• [EXERCISE DESCRIPTION]
Give back exactly the lines of the entries below from the line with "Bulk-SMS-for-eCommerce" to the line with "rock festival flyer", inclusive, and only those.

• [RECORDS FOR PROCESSING]
——
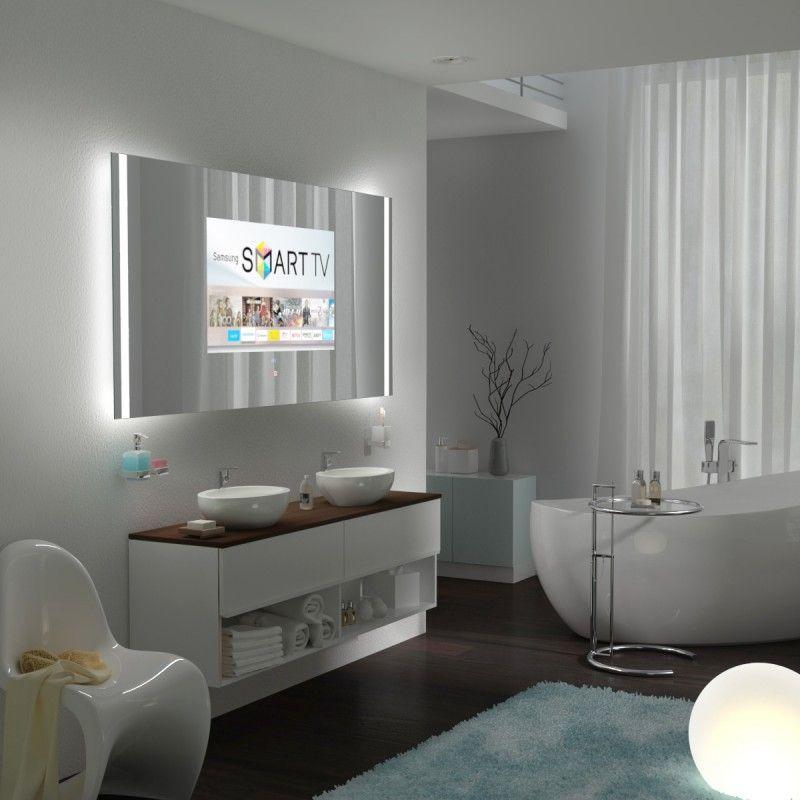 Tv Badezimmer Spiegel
——
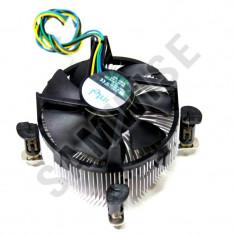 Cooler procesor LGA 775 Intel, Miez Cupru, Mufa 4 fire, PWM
——
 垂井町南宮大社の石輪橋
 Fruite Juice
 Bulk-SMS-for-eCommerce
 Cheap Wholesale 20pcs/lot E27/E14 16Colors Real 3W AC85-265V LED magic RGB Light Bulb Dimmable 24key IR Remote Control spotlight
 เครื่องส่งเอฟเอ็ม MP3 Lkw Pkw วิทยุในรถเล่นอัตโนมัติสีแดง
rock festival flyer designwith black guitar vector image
——
• [YOUR SOLUTION]
 Bulk-SMS-for-eCommerce
 Cheap Wholesale 20pcs/lot E27/E14 16Colors Real 3W AC85-265V LED magic RGB Light Bulb Dimmable 24key IR Remote Control spotlight
 เครื่องส่งเอฟเอ็ม MP3 Lkw Pkw วิทยุในรถเล่นอัตโนมัติสีแดง
rock festival flyer designwith black guitar vector image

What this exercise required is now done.